An Introduction to PBCore

30 views
Skip to first unread message

John Tynan

unread,
Dec 9, 2008, 1:01:40 PM12/9/08
to django-...@googlegroups.com
In riffing off Scot's dictum that it's "all about the data model. Get
this right and you win" I thought I would pass along something to the
group that might be useful to consider in thinking about the model for
the django-newsoom.

While News organizations have long made use of NewsML as a metadata
standard for the delivery and archiving of multimedia news, some folks
in public broadcasting have been working on PBCore, a similar industry
standard: http://www.pbcore.org/

To view a story which is built using pbcore as a model, see this story
(that new member to the django-newsroom group Jack Brighton designed):

http://will.illinois.edu/prairiefire/episode/pf2007-05-10/

To view a pbcore record for this same story, see:

http://will.illinois.edu/prairiefire/pbcoreEpisode/pf2007-05-10/

To view a tool a tool used to create pbcore records, have a look at
this Rails application that David Rice and Mike Castleman from WGBH
put together:

http://pbcore.vermicel.li/

I asked them if I could see the data model and he sent this along (see
attached).

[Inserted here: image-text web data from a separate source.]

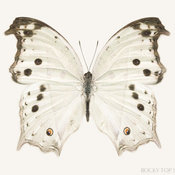 White Butterfly Print by Rocky Top Studio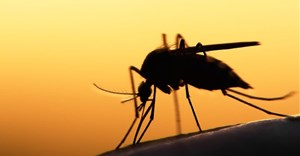 Developing new malaria drugs before its too late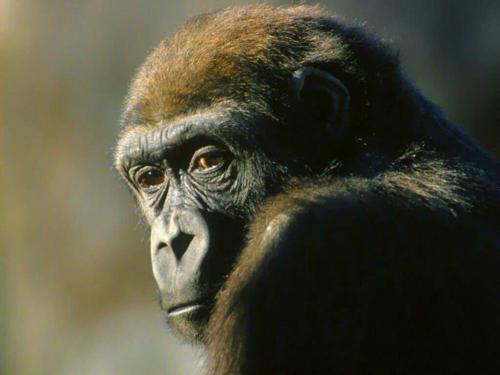Gorilla gorilla gorilla, Foto: boralginmages.appspot.com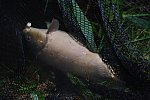 images82.fotosik.pl/614/4d7fa37f8bdb8f67m.jpg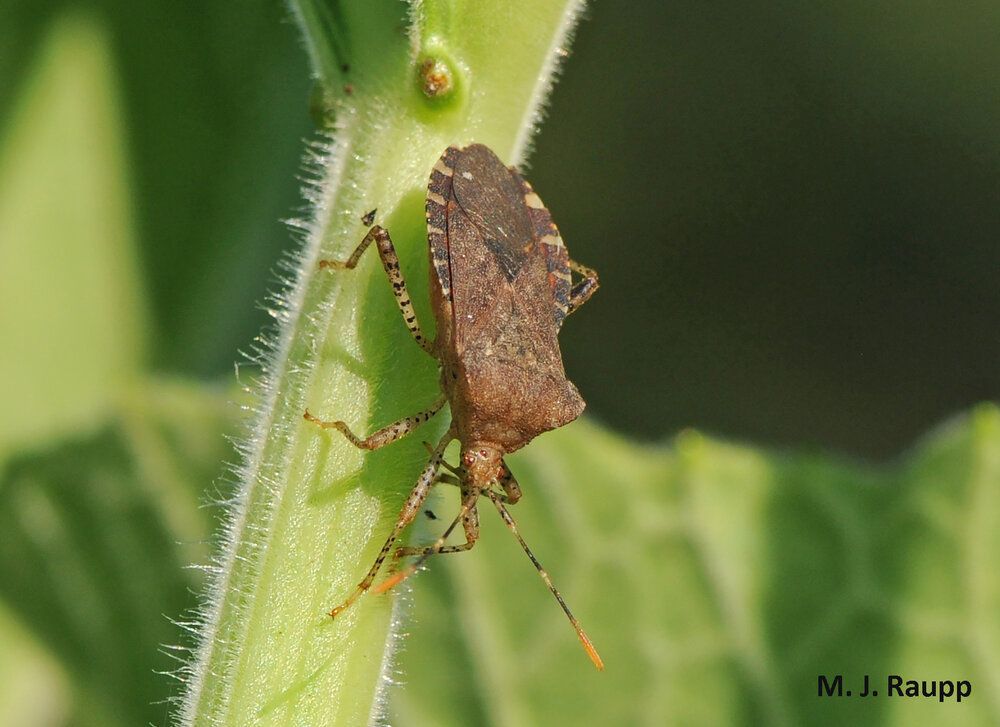Rascally squash bugs can make a mess of your cucurbits.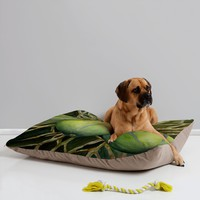 DENY Designs Rosie Brown Coconuts Cuddling Pet Bed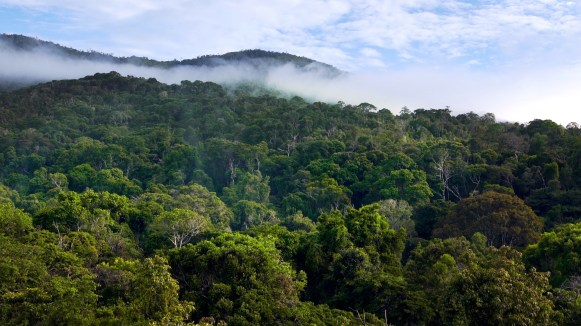 Antsolipa forest, where our research was conducted. Photo by Duncan Parker.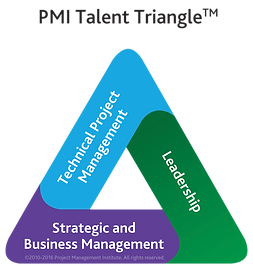 PMI Talent Triangle Logo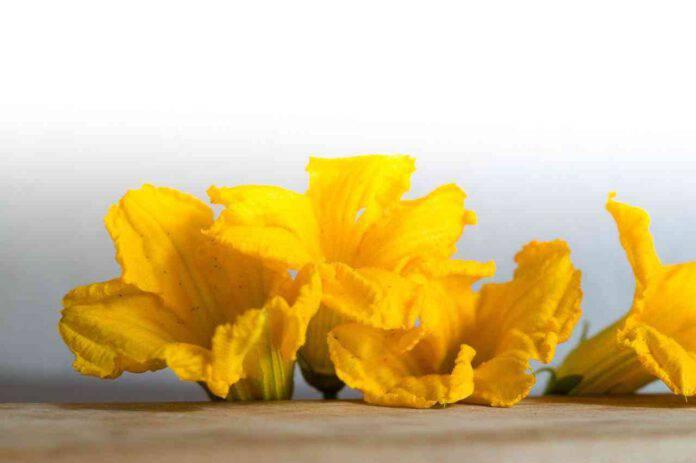 fiori zucca imbottiti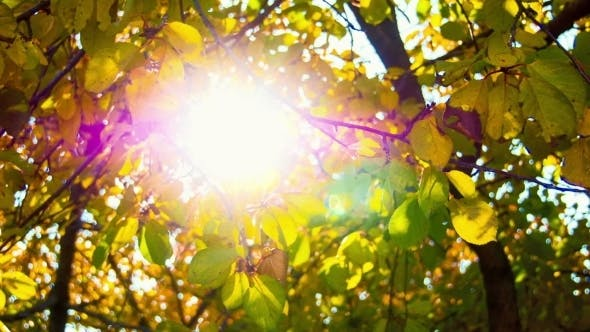 Thumbnail for The Sun Through Yellow Leaves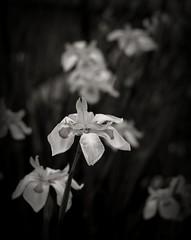 Between Us (*Vix*) Tags: park parque bw white black flower blancoynegro fleur contrast stem dof gloomy bokeh flor bn contraste abouttorain bn052008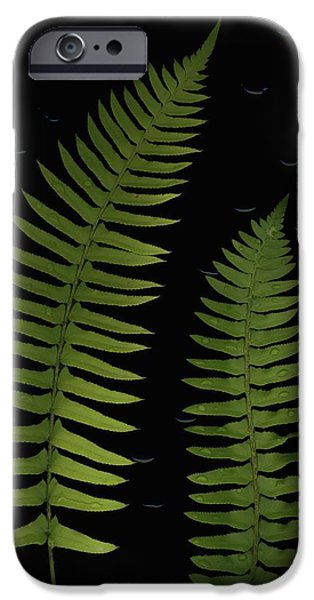 Fern Leaves With Water Droplets iPhone Case by Deddeda
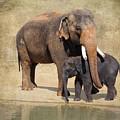 Bonding - Asian Elephants Houston Zoo by TN Fairey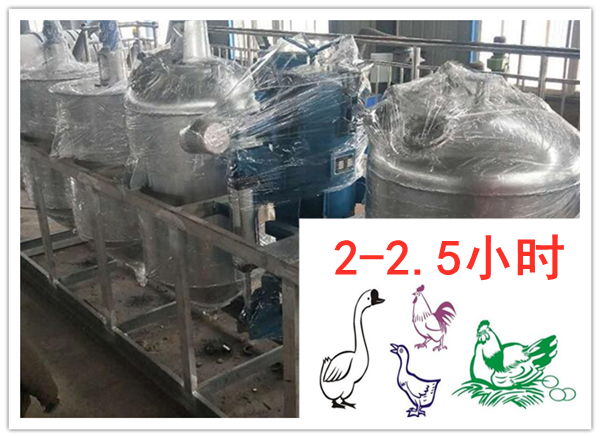 鸡鸭油提炼时间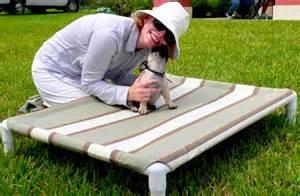 Coolaroo Dog Beds by Diy Elevated Dog Bed Like Kuranda Pet Project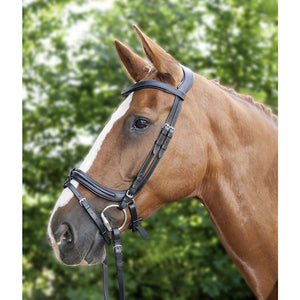 Anatomic Bridle
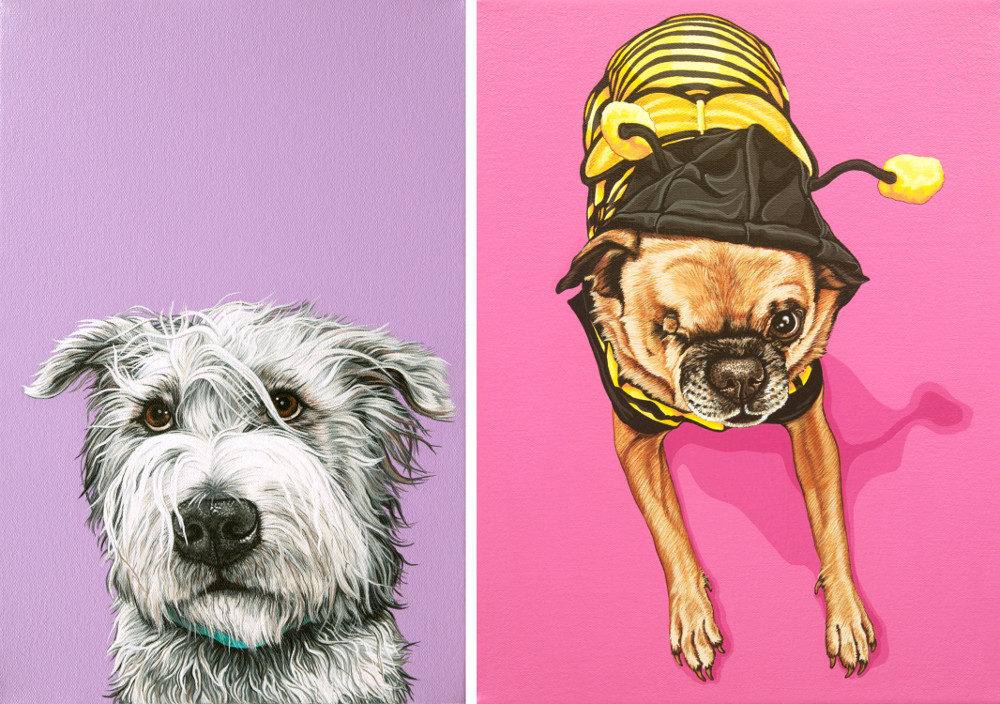 Contemporary Pet Portraits from Pop Zoo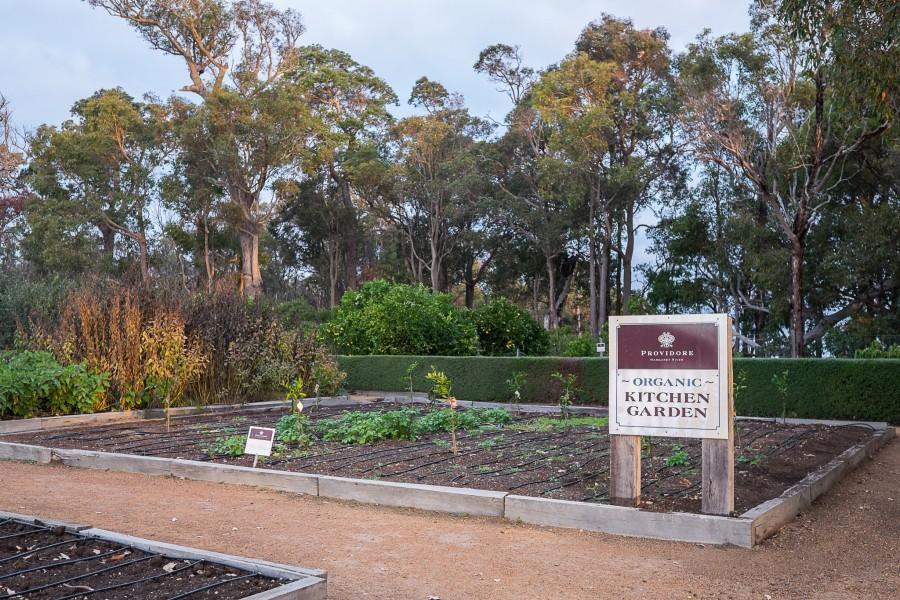 Providore organic kitchen garden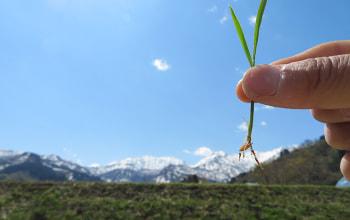 しっかりと根を張れる健康な苗
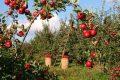 Sostenibilità perchè è importante nella nostra alimentazione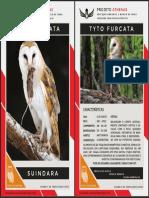 tyto_furcata_card_big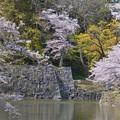 彦根城のお堀の桜~♪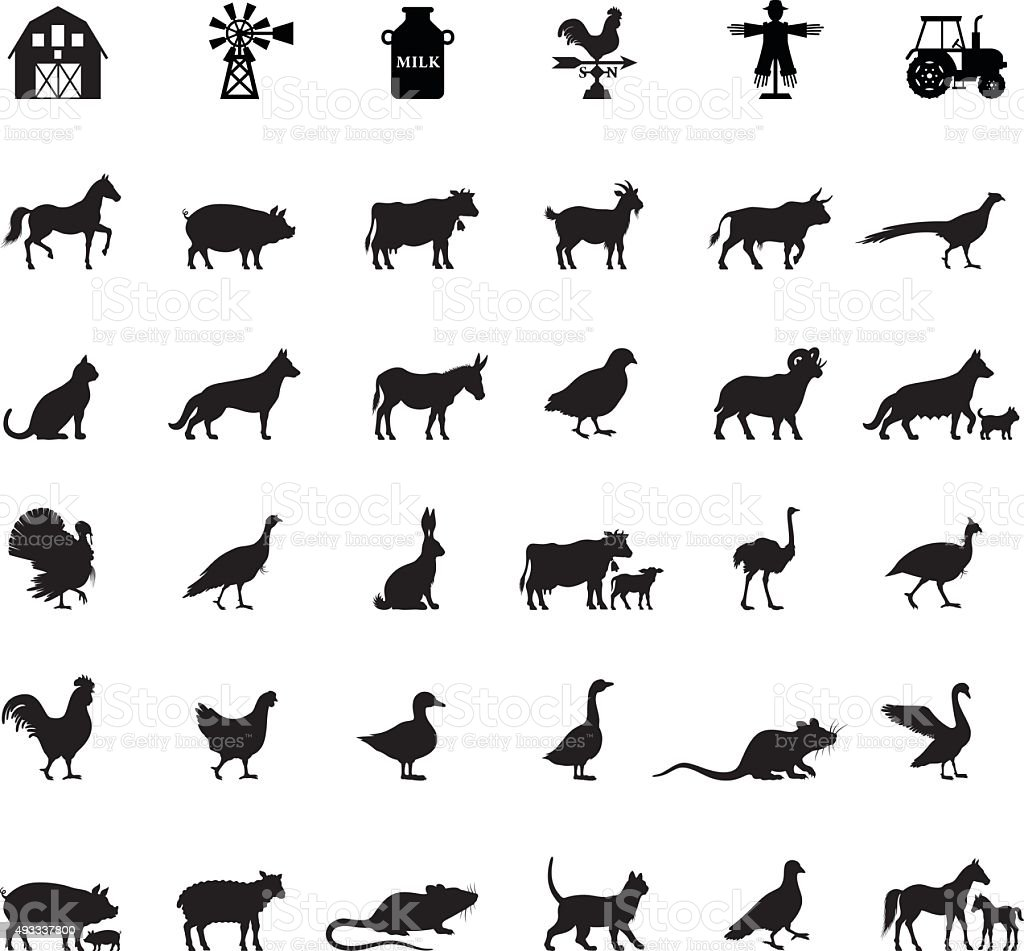 Farm and Domestic Animals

I could see where django and pinax could be used to create
a similar tool.

Along those same lines, NPR has created an API and NPRML, their own
custom XML structure, to exchange rich media content:
http://www.npr.org/api/

It might be useful to think about what a django-newsroom API might
look like and how it might be used. It may be useful to think about
what would be some useful standards to target, in addition to RSS, for
distributing and archiving stories.

pbcore_structure.sql

johntynan

unread,
Dec 9, 2008, 2:05:10 PM12/9/08
to Django Newsroom
One Correction: the pbcore vermicelli tool is being developed at WNET
(Channel 13, New York), not at WGBH (My apologies).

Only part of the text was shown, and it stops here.